- Episode no.: Season 1 Episode 1
- Directed by: Hiro Murai
- Written by: Donald Glover
- Production code: XAA01001
- Original air date: September 6, 2016
- Running time: 27 minutes

Guest appearances
- Myra Lucretia Taylor as Mrs. Marks; Isiah Whitlock Jr. as Raleigh Marks; Harold House Moore as Swiff;

Episode chronology
| ← Previous — | Next → "Streets on Lock" |
- Atlanta season 1

= The Big Bang (Atlanta) =

"The Big Bang" is the pilot episode of American comedy-drama television series Atlanta. It originally aired on FX on September 6, 2016, back-to-back with the second episode "Streets on Lock". The pilot episode focuses on Earn Marks trying to convince his rapper cousin Alfred to let him be his manager. The episode was written by series creator Donald Glover (who also plays Earn) and directed by Hiro Murai. On September 7, 2016, FX released the first two episodes of Atlanta on YouTube for free.

==Plot==
The series opens with a confrontation between local Atlanta rapper Alfred "Paper Boi" Miles (Brian Tyree Henry) and a man who damages Alfred's car for no apparent reason. Alfred's cousin Earnest "Earn" Marks (Donald Glover) tries to mediate the situation whilst stoned sidekick Darius (Lakeith Stanfield) has a sensation of déjà vu. The episode flashes back to earlier in the day where the life of Earn is shown. Earn is a homeless Princeton dropout, living with his daughter's mother Vanessa "Van" Keefer (Zazie Beetz) after being kicked out of his parents' house. He is working a dead-end job signing passengers up for credit cards at Hartsfield–Jackson Atlanta International Airport when he learns his cousin Alfred had released a new mixtape under the rap name "Paper Boi." Earn visits Alfred, and offers to act as his manager. Alfred initially sees Earn as a leech, noting that he hadn't spoken to him since the funeral of Alfred's mother and questioning his financial incentive. Earn attempts to prove himself by going to a local radio station and bribing the DJ to play Paper Boi's song. Later, just as they listen to the song on Alfred's car radio, a man walking by suddenly snaps off one of the side-view mirrors, resulting in the incident at the opening scene which ultimately culminates with a shootout. Earn and Alfred are promptly arrested, while Darius escapes the scene.

==Production==
In 2013, Deadline announced that Donald Glover would be developing a new series about Atlanta for FX. In 2014, FX ordered a pilot for the series.

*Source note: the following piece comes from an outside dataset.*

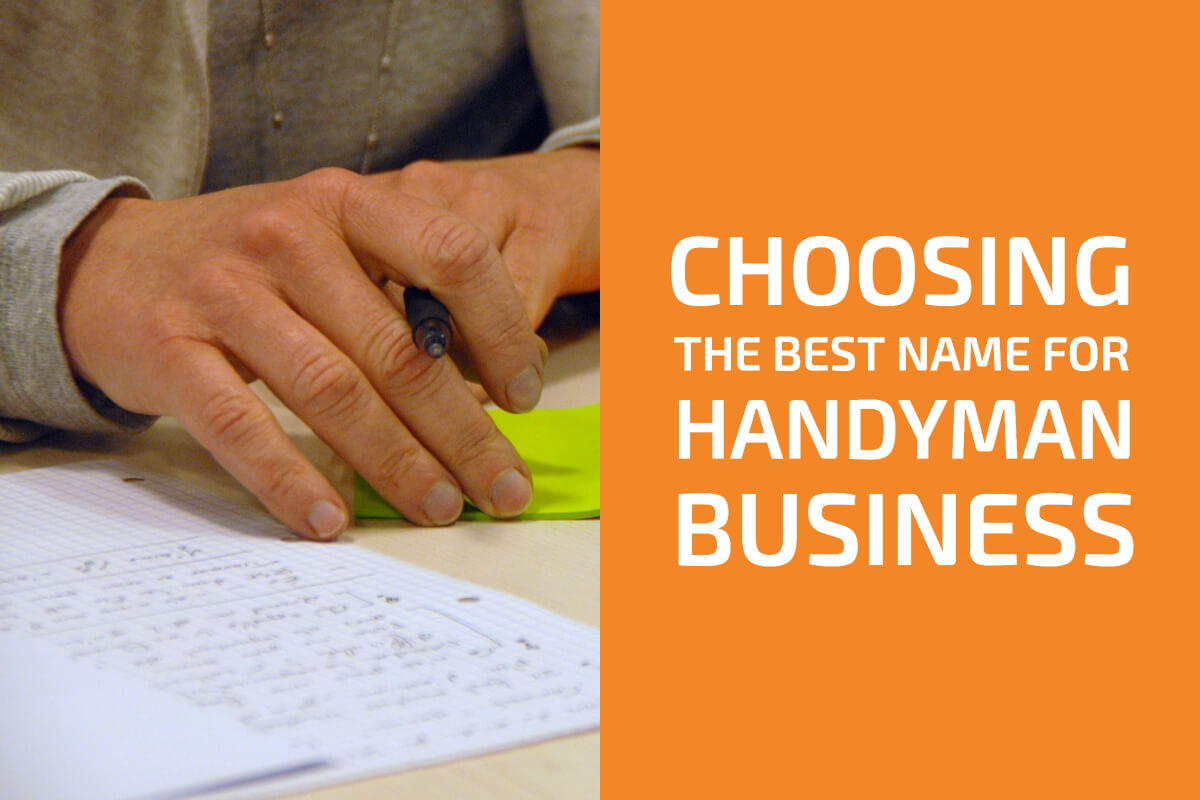 Choosing the Best Name for Your Handyman Business with Catchy Examples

"The Big Bang" was filmed in July 2015 at various locations around the Atlanta metropolitan area. Airport scenes set at Hartsfield-Jackson International Airport were actually filmed at Infinite Energy Arena in Duluth, Georgia.

==Reception==
The episode received mainly positive reviews from critics. IGN called the episode "a comedic slow burn" while Indiewire stated that the series was "on the cusp of something great".

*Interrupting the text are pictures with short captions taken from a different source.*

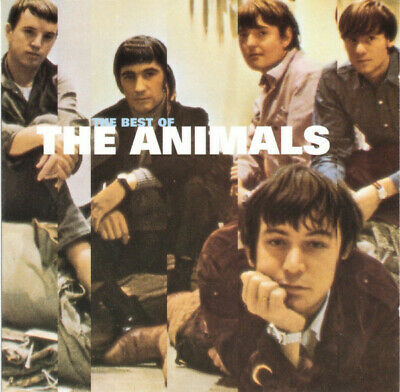 The Animals – The Best Of  - CD ALBUM our ref 1847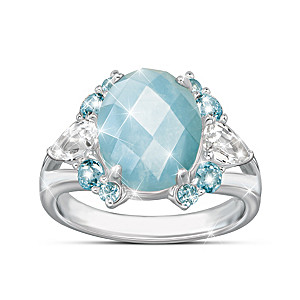 Genuine Aquamarine Ring With Over 5.5 Carats Of Gemstones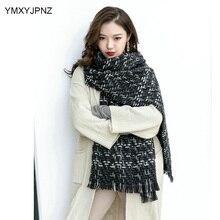 Женский модный зимний шарф, вязаный шерстяной шарф, шаль, женский шарф, толстая теплая шапка, зимний плед
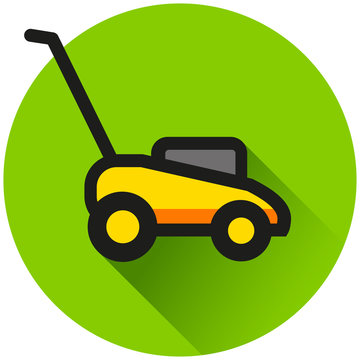 lawn mower circle green icon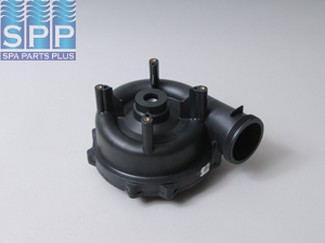 310-1480 - Pump Wetend,WATERW,Executive,56YFr,SD,2HP,2-1/2 Inch MBT In - 310-1480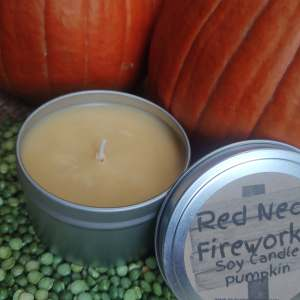 pumpkin-soy-candle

The pilot was viewed by 1.08 million viewers during its premiere and earned an 18-49 rating of 0.5.

After submitting "The Big Bang" to Emmy voters for consideration, Glover won the Primetime Emmy Award for Outstanding Lead Actor in a Comedy Series on September 17, 2017; this made him the first black man to win the award since Robert Guillaume in 1985.